Le conseiller national Fabio Regazzi (LC/TI), président de l’association, a qualifié de «construction bancale» le fait que les ménages comme les entreprises doivent s’acquitter de cette redevance. Cette double charge doit être supprimée.
Regazzi a cité l’exemple d’entreprises comme les garages, qui réalisent certes des chiffres d’affaires élevés, mais doivent composer avec des marges très faibles. L’un d’eux, dans le canton de Zurich, a bouclé l’an dernier sur une perte. Il aurait dépensé davantage pour la redevance audiovisuelle que pour ses impôts, la contribution étant calculée en fonction du chiffre d’affaires. Une situation que Regazzi juge aberrante.

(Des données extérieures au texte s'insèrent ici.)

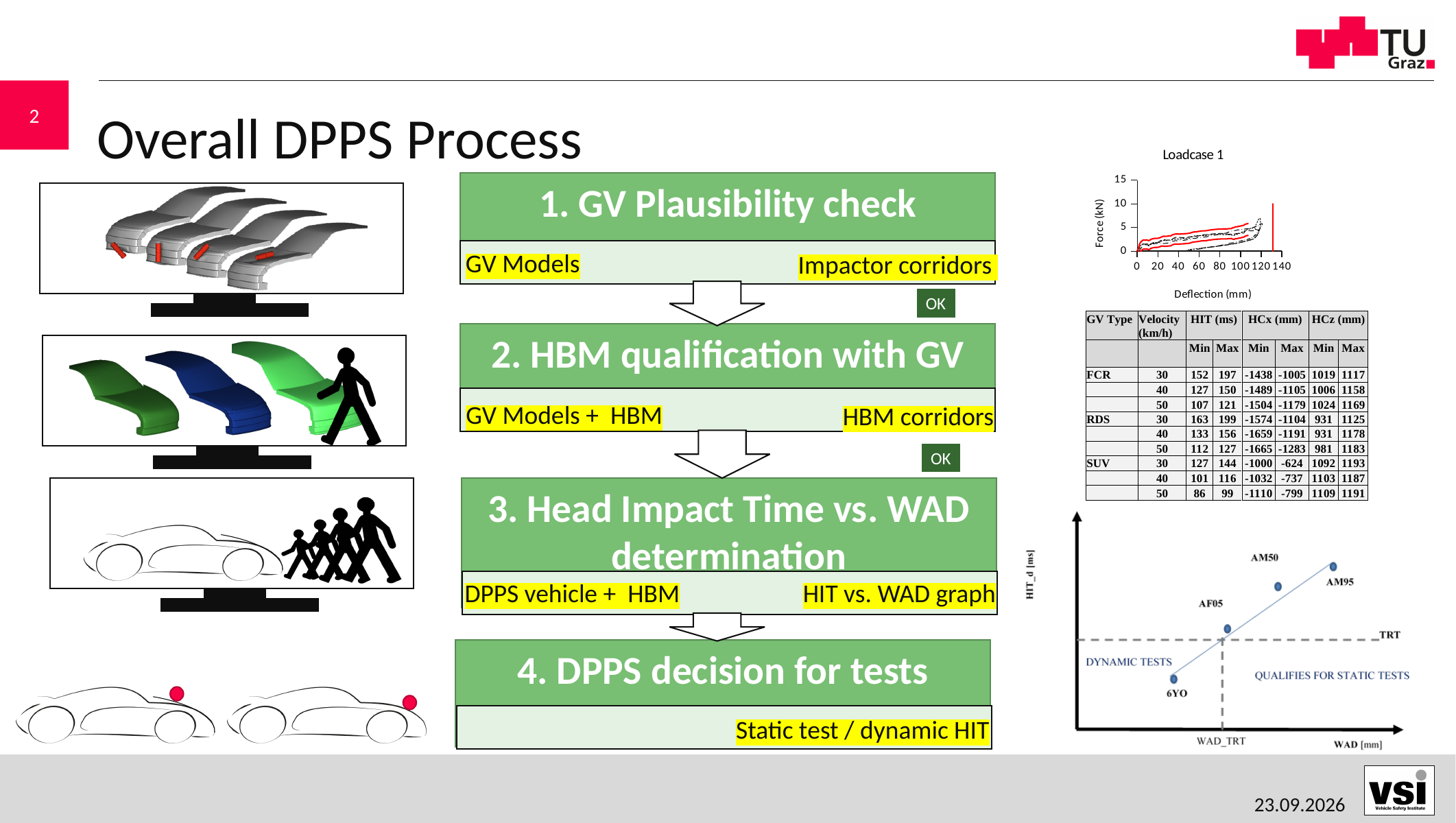
In the HIT vs. WAD diagram at the bottom right, how many labelled data points are plotted? 4 In the Loadcase 1 chart, what kind of chart is shown? line chart In the HIT vs. WAD diagram at the bottom right, which labelled point has the lowest HIT_d value? 6YO In the HIT vs. WAD diagram at the bottom right, what is the label of the horizontal dashed line? TRT In the Loadcase 1 chart, is the force at a deflection of 100 mm greater or less than 10? less In the Loadcase 1 chart, what is the label of the y axis? Force (kN) In the HIT vs. WAD diagram at the bottom right, which labelled point has the highest HIT_d value? AM95 What is the title of the chart in the upper right of the slide? Loadcase 1 In the HIT vs. WAD diagram at the bottom right, which point has a higher HIT_d value, AF05 or AM50? AM50 In the Loadcase 1 chart, what is the highest tick value shown on the x axis (Deflection)? 140 In the HIT vs. WAD diagram at the bottom right, do the HIT_d values rise or fall as WAD increases? rise In the Loadcase 1 chart, is the force at a deflection of 20 mm greater or less than 5? less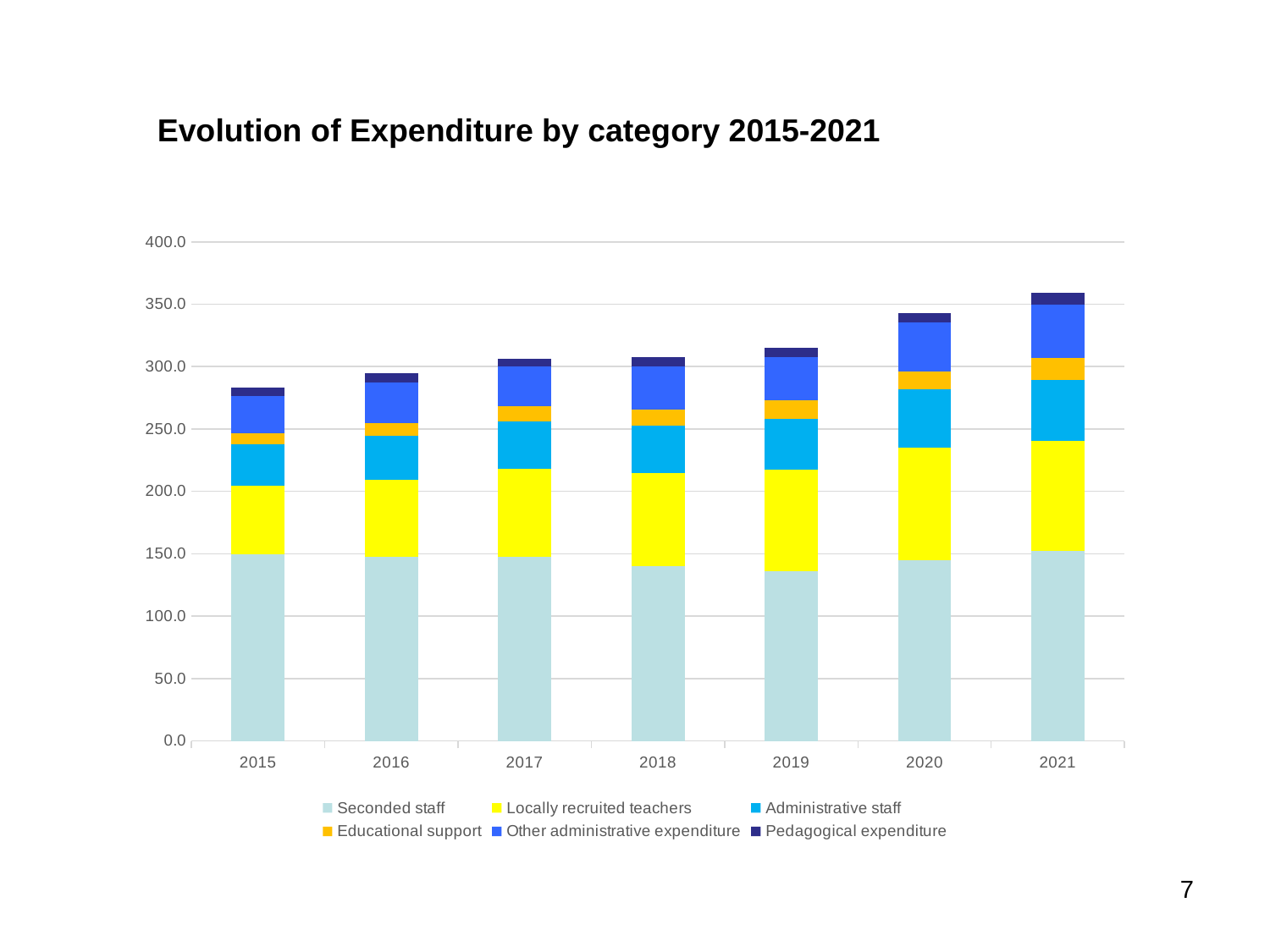
Which year has the tallest stacked bar (highest total expenditure)? 2021 How many years are shown on the x axis of the chart? 7 Is the Seconded staff segment for 2019 greater or less than 150.0? less How many series does the legend list? 6 Do the total stacked bars generally rise or fall from 2015 to 2021? rise Which year has the shortest stacked bar (lowest total expenditure)? 2015 What is the title of the chart? Evolution of Expenditure by category 2015-2021 Is the total stacked bar for 2021 greater or less than 300.0? greater What kind of chart is shown on the slide? Stacked bar chart Is the total stacked bar for 2015 greater or less than 300.0? less Which year has the larger total stacked bar, 2019 or 2020? 2020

Lors de la conférence de presse à Berne, il y avait plus de représentants du Parti libéral-radical que de l’UDC sur le podium. Le président et la vice-présidente des Jeunes libéraux-radicaux ont expliqué que les jeunes utilisaient peu l’offre de la SSR. Pourtant, ils doivent s’acquitter d’une redevance élevée.
Une campagne timide, car les priorités sont ailleurs
Quel budget le comité du oui est-il donc prêt à déployer pour sa campagne? Thomas Matter indique qu’environ un million de francs y sera consacré, ce qui n'est pas énorme. Les campagnes sur la suppression de la valeur locative et sur l’extension des routes nationales ont, elles, brassé des montants bien plus élevés.
Cette retenue financière correspond à l’image que renvoie le comité du oui: il avance le frein à main serré. Un conseiller national UDC explique que le parti a, cette année, des dossiers jugés plus prioritaires, comme la votation estivale sur la Suisse à dix millions d’habitants.
Une personne impliquée dans le comité du oui confie qu’il y a des politiciens favorables à l’initiative, mais qui craignent d’être mis à l’écart par les chaînes de la SSR s’ils s’engagent trop visiblement et qu’un oui l’emporte le 8 mars. Résultat: ils ne se battent pas avec toute l’ardeur possible.
Un fort soutien qui a surpris
Les scores élevés enregistrés par l’initiative dans les premiers sondages ont davantage surpris que réjoui certains élus UDC. Ils se disaient même prêts à retirer l’initiative des 200 francs si le Parlement fédéral acceptait d’exempter toutes les entreprises de la redevance audiovisuelle. Mais ce dernier n’a pas voulu aller dans ce sens.
L’UDC mène ainsi une campagne de votation contre son propre conseiller fédéral, Albert Rösti, qui a entre-temps pris position en faveur de la SSR. Une configuration que plusieurs élus jugent peu attrayante. Dans ce contexte, l’UDC a moins à gagner politiquement que face à un conseiller fédéral d’un autre parti.
Albert Rösti devait quant à lui expliquer jeudi devant les médias pourquoi il rejette l’initiative des 200 francs. Mais, toujours malade, il a décidé de reporter le rendez-vous.